Боль ударила в голову, и прозвучал мой стон.
— Ислам-заде! — взмолилась какая-то чувствительная студентка. — Зачем вы его мучаете? Дайте ему общий наркоз.
На мое потное лицо наложили удушливую маску. Я успел подумать: «Зачем теперь? Самое страшное уже позади…» И все куда-то ушло из юлой завертевшегося мозга.
…В себя я пришел в палате. Все вокруг плыло в светящемся тумане: голубое небо за окнами, окрашенные до середины зеленым стены с нацарапанными кем-то словами, белый потолок, лампочка на побеленном шнуре…
Медленно оживал рассудок. Теперь у меня вместо культи «рука Крукенберга», на которую я возлагал столько надежд. Какая она? Пока мне ее не увидеть. Усеченная рука опять укутана ватой и бинтом, и под повязкой не утихает боль.
Заглянуть бы под эту тугую повязку, посмотреть, что профессор Ислам-заде сотворил с моей культей! Удостовериться бы только, что не напрасно я добивался этой операции, не напрасно сейчас терплю боль. Нельзя! Надо ждать и терпеть.
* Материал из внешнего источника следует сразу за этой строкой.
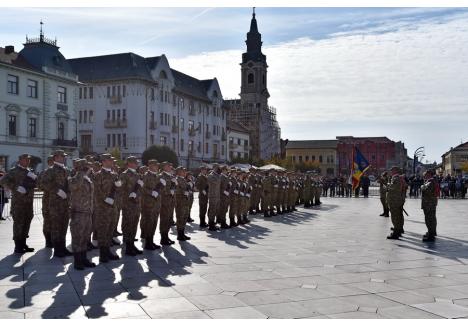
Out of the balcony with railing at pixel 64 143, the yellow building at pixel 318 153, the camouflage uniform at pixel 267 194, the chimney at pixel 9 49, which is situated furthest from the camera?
the yellow building at pixel 318 153

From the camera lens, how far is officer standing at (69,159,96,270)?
29.0 feet

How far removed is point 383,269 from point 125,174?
19.3ft

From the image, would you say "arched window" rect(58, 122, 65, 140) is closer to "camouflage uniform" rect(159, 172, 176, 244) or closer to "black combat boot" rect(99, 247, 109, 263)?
"camouflage uniform" rect(159, 172, 176, 244)

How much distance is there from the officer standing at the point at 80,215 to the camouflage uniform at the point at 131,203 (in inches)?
68.5

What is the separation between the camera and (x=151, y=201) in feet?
38.1

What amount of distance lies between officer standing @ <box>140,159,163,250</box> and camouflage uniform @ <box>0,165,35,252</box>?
2.44m

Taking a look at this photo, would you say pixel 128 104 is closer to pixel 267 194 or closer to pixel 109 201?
pixel 267 194

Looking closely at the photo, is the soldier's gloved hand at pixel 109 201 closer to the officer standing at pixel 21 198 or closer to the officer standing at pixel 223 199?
the officer standing at pixel 21 198

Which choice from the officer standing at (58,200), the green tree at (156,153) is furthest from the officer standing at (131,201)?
the green tree at (156,153)

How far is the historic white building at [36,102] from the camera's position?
43281 mm

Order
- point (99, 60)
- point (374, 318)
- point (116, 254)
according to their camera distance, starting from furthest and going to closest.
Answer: point (99, 60) → point (116, 254) → point (374, 318)
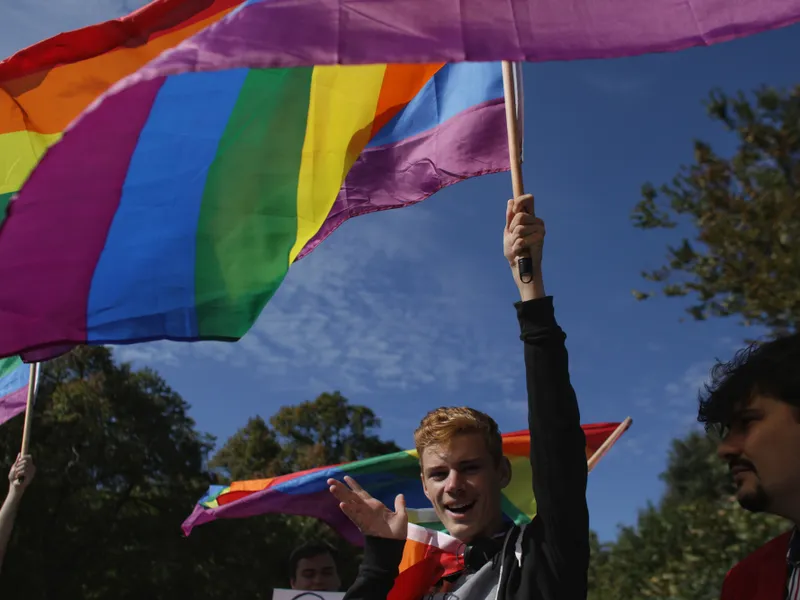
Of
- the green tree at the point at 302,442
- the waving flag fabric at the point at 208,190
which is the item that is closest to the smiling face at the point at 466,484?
the waving flag fabric at the point at 208,190

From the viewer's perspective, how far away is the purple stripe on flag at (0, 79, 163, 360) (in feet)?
10.5

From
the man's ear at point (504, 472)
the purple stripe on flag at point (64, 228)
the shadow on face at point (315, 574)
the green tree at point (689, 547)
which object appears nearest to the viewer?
the man's ear at point (504, 472)

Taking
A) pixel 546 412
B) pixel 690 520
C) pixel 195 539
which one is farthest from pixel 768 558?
pixel 195 539

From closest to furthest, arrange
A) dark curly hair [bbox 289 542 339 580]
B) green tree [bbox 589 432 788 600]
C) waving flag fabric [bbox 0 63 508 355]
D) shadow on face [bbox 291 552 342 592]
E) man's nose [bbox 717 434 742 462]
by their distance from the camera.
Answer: man's nose [bbox 717 434 742 462] → waving flag fabric [bbox 0 63 508 355] → shadow on face [bbox 291 552 342 592] → dark curly hair [bbox 289 542 339 580] → green tree [bbox 589 432 788 600]

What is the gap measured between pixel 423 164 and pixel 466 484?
7.34ft

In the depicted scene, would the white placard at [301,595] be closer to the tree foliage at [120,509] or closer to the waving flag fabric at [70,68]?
the waving flag fabric at [70,68]

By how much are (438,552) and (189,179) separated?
1.99 meters

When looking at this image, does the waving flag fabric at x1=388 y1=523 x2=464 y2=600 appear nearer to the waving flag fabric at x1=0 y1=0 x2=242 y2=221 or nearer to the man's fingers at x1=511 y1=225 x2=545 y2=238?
the man's fingers at x1=511 y1=225 x2=545 y2=238

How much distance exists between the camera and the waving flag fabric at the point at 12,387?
5926mm

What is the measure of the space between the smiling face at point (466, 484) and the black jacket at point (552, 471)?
34 cm

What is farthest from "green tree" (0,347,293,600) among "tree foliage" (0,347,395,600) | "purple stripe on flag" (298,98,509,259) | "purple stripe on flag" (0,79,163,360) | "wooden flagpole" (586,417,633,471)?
"purple stripe on flag" (0,79,163,360)

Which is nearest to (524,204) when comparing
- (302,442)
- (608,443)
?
(608,443)

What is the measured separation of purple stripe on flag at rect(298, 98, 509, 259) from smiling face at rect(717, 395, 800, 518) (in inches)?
84.3

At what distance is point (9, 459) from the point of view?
21250 millimetres
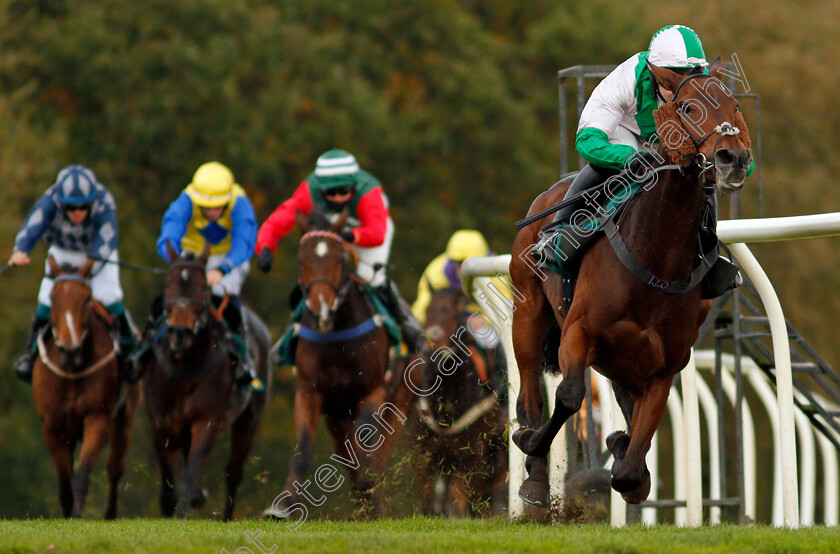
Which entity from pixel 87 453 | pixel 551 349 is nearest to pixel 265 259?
A: pixel 87 453

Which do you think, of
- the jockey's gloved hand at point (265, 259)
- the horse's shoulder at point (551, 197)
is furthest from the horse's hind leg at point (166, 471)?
the horse's shoulder at point (551, 197)

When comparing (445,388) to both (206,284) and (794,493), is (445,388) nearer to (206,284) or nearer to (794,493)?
(206,284)

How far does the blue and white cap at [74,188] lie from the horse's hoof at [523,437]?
4456 millimetres

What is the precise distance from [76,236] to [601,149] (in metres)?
5.03

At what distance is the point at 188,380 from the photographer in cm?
920

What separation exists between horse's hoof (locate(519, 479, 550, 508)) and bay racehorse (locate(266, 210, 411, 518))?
240 cm

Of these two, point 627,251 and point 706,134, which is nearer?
point 706,134

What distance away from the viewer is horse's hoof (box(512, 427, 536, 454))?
236 inches

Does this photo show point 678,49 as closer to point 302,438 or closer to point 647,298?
point 647,298

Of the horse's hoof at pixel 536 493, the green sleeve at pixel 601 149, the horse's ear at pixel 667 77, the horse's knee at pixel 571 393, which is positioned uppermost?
the horse's ear at pixel 667 77

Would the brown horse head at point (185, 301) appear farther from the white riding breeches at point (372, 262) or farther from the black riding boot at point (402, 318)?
the black riding boot at point (402, 318)

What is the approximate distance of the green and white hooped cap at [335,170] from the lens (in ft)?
29.9

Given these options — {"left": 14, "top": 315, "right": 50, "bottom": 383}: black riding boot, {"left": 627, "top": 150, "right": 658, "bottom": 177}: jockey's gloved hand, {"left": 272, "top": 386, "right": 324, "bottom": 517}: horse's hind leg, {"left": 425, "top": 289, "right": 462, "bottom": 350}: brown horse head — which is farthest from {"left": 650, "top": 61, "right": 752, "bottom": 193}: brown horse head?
{"left": 425, "top": 289, "right": 462, "bottom": 350}: brown horse head

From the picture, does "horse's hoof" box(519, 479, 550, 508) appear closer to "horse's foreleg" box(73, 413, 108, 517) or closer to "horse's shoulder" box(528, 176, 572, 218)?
"horse's shoulder" box(528, 176, 572, 218)
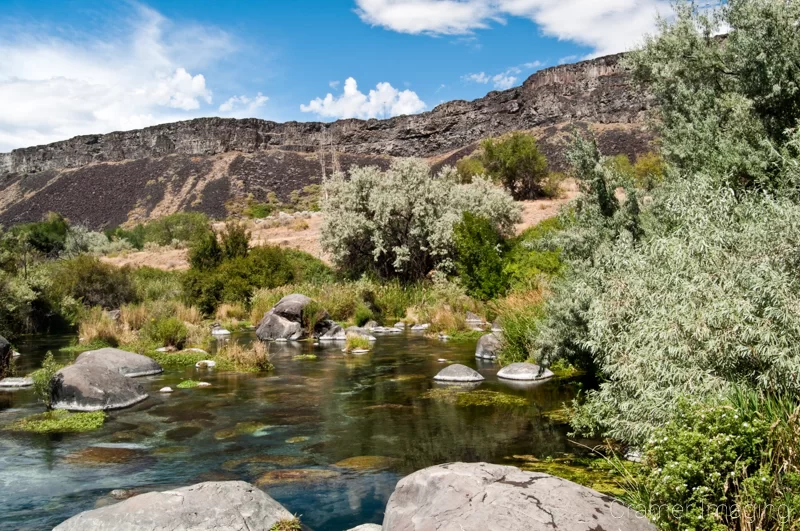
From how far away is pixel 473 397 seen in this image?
12.6m

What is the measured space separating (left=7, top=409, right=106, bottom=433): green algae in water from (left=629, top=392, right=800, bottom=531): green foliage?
9167 millimetres

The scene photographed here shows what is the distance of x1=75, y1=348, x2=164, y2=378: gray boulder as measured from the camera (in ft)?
49.3

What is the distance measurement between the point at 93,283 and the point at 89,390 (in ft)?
62.5

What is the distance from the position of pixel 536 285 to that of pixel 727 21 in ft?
29.1

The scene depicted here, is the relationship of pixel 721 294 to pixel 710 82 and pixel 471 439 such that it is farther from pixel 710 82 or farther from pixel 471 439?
pixel 710 82

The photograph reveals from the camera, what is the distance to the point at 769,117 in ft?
34.3

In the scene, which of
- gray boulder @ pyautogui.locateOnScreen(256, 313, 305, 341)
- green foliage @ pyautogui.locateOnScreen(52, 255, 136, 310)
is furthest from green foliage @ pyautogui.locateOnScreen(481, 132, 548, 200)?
gray boulder @ pyautogui.locateOnScreen(256, 313, 305, 341)

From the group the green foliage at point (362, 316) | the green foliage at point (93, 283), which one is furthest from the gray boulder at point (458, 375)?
the green foliage at point (93, 283)

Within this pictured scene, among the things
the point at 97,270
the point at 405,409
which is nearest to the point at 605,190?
the point at 405,409

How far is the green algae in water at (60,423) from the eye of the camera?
10.6m

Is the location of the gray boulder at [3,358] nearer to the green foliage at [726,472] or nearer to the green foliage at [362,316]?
the green foliage at [362,316]

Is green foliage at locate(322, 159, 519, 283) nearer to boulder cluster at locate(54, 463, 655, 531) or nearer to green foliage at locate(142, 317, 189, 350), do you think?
green foliage at locate(142, 317, 189, 350)

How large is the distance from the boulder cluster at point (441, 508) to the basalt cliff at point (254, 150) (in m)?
65.1

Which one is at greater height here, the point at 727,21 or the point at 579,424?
the point at 727,21
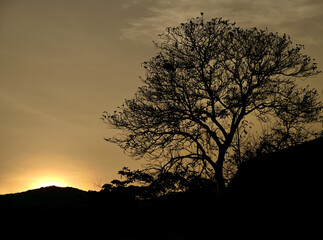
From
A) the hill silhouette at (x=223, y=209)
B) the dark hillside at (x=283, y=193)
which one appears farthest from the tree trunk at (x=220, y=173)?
the dark hillside at (x=283, y=193)

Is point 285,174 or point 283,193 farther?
point 285,174

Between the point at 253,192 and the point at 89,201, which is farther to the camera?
the point at 89,201

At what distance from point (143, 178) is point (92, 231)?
4075 millimetres

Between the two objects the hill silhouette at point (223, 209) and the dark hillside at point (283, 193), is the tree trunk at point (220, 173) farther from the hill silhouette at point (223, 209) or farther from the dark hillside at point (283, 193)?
the dark hillside at point (283, 193)

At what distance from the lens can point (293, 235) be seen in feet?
53.6

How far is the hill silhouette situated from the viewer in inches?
685

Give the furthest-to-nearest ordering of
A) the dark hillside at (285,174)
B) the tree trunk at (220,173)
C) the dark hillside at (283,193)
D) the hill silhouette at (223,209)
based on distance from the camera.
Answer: the tree trunk at (220,173) → the dark hillside at (285,174) → the hill silhouette at (223,209) → the dark hillside at (283,193)

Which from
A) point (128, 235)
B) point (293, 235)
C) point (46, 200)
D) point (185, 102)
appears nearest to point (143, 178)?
point (128, 235)

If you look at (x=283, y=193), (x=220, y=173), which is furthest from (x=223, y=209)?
(x=283, y=193)

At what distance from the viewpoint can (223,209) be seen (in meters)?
21.2

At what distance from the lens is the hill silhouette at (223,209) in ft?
57.1

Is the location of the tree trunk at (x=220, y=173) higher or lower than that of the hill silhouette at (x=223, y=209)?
higher

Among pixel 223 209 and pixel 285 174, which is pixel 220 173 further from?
pixel 285 174

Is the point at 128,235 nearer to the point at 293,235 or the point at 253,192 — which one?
the point at 253,192
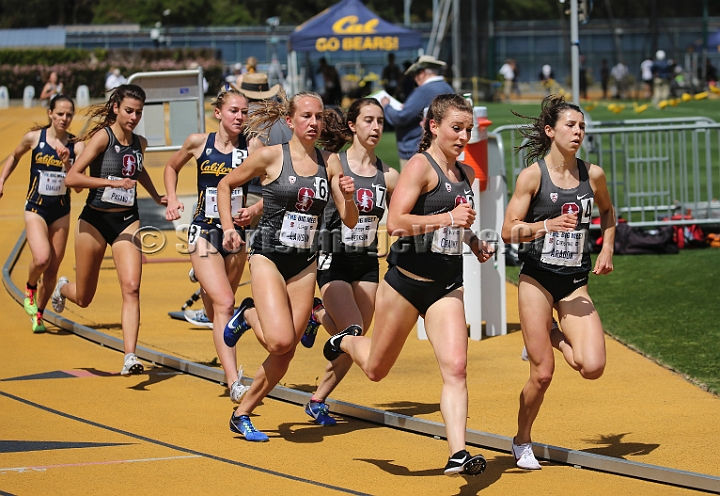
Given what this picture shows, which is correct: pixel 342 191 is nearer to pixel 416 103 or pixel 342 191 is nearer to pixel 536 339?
pixel 536 339

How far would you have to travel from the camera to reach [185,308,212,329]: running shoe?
10.6 metres

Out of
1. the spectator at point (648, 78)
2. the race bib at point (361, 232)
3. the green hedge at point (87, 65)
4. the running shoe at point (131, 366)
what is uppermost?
the green hedge at point (87, 65)

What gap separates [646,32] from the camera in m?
56.8

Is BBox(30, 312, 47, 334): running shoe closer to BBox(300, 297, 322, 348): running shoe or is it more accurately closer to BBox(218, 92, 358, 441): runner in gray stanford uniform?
BBox(300, 297, 322, 348): running shoe

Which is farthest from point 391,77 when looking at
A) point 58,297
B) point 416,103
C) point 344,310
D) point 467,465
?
point 467,465

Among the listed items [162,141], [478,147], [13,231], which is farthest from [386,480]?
[13,231]

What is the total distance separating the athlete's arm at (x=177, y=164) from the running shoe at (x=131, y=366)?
1262 millimetres

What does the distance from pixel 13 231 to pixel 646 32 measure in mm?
46625

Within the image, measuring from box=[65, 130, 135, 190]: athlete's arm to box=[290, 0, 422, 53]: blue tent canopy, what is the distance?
25.7 metres

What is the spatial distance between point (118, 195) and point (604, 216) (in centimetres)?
428

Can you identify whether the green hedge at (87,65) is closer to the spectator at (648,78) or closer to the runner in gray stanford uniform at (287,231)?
the spectator at (648,78)

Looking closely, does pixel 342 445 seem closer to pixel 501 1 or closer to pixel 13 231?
pixel 13 231

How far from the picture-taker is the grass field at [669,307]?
8.96 metres

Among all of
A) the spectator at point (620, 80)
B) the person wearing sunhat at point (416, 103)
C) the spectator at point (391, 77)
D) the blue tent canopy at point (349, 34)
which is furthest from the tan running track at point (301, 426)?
the spectator at point (620, 80)
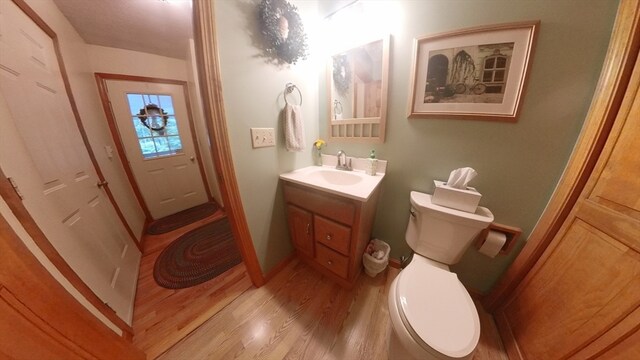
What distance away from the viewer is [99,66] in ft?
5.90

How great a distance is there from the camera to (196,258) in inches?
65.1

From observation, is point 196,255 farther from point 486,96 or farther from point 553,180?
point 553,180

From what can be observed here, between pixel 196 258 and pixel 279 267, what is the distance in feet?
2.93

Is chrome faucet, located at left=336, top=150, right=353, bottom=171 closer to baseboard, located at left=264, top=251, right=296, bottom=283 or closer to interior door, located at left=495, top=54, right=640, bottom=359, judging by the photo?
baseboard, located at left=264, top=251, right=296, bottom=283

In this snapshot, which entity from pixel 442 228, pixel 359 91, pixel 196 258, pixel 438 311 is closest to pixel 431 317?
pixel 438 311

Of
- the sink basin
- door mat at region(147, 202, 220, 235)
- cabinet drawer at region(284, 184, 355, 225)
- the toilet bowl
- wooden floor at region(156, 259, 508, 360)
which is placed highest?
the sink basin

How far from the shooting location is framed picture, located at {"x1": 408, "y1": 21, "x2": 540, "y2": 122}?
855 mm

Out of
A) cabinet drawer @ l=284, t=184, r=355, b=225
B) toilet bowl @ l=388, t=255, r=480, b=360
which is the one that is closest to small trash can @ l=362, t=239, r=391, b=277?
toilet bowl @ l=388, t=255, r=480, b=360

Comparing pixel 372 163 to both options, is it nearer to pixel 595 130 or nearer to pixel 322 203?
pixel 322 203

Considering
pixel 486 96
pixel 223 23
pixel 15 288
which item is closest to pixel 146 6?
pixel 223 23

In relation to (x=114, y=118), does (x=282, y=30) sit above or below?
above

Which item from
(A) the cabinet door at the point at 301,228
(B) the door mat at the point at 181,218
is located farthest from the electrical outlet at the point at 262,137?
(B) the door mat at the point at 181,218

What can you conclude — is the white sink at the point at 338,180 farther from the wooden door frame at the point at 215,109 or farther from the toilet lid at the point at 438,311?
the toilet lid at the point at 438,311

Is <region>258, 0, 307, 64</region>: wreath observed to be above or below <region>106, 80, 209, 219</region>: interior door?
above
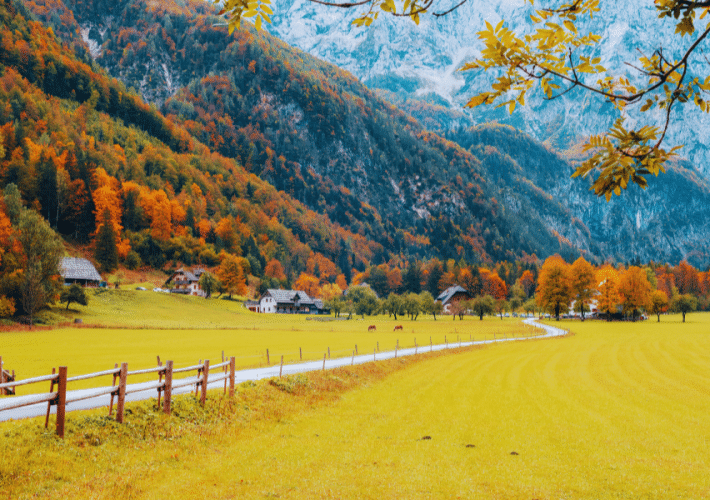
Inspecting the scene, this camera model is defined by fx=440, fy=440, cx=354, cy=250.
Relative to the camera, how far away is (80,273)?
10262 cm

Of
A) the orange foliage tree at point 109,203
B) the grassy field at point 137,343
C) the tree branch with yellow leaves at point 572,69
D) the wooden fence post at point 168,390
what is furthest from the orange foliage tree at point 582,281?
the orange foliage tree at point 109,203

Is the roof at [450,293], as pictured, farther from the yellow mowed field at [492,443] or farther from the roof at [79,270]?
the yellow mowed field at [492,443]

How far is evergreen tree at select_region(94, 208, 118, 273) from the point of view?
11825 cm

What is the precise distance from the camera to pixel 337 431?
57.0 feet

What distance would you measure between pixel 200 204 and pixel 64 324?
396 ft

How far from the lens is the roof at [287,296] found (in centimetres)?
14412

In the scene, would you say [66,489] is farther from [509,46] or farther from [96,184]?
[96,184]

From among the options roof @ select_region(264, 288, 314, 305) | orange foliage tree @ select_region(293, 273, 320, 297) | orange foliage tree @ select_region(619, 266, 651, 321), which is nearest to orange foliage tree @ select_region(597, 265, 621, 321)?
orange foliage tree @ select_region(619, 266, 651, 321)

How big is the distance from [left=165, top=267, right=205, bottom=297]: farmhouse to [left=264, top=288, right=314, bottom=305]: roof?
2162 cm

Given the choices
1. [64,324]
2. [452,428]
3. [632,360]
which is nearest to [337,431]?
[452,428]

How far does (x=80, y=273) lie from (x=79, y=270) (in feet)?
3.46

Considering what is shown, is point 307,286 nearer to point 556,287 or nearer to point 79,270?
point 79,270

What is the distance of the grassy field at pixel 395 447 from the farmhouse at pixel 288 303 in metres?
118

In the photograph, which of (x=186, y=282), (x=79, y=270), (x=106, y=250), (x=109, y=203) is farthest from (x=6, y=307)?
(x=109, y=203)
— Как ты, Славка? — Я вижу над собой встревоженную конопатую Митькину физиономию. — Ничего? Слышь, Ленка, ничего!
Теперь вижу и Леночку. Она стоит позади Федосова в наброшенном поверх знакомого сарафанчика белом халате. На лице у нее страдание. Я пытаюсь улыбнуться ей. Но Леночкино лицо остается прежним. Улыбку мою она принимает, наверное, за гримасу боли и начинает нервно кусать ногти.
Появляется профессор Ислам-заде:
— Пришел в себя, да? Как самочувствие? Порядок! Отдыхать, слушай, надо! Спать надо. Посторонних прошу из палаты уйти. Надо дать человеку покой. Все, да!
Все уходят. Я закрываю глаза…
Наступил наконец час первой перевязки. Я с волнением наблюдал, как Вера Федоровна, хирургическая сестра, которая зачем-то оказалась в перевязочной, ловко сматывала бинт, как он превращался у нее в руках в аккуратный тугой валик. Она делала все артистично и быстро. Профессор следил за каждым ее движением и нетерпеливо покрикивал, как увлеченный ребенок, даже порывался отнять у нее бинт и делать перевязку вместо нее. Вера Федоровна рассердилась:
— Ислам-заде! Не мешайте! Сколько можно говорить?..
— Быстрее умеешь? Слушай, как возится…
В конце концов бинт был смотан и сняты марлевые салфетки. Я впервые увидел свою новую руку. Не скажу, что она привела меня в восторг. От локтя рогаткой расходились два тупых обрубка — это все, что осталось от культи. Не зажившие пока разрезы выглядели не слишком привлекательно. Теперь это была моя собственная рука, «рука Крукенберга»…
Я обвел взглядом набившихся в перевязочную врачей и сестер. На их лицах — поразительно, как такое могло быть! — не увидел я ни отвращения, ни брезгливости. В наступившей тишине было что-то коленопреклоненное. Первым высказался сам Ислам:
— Красиво получилось, да? Смотреть, слушай, приятно.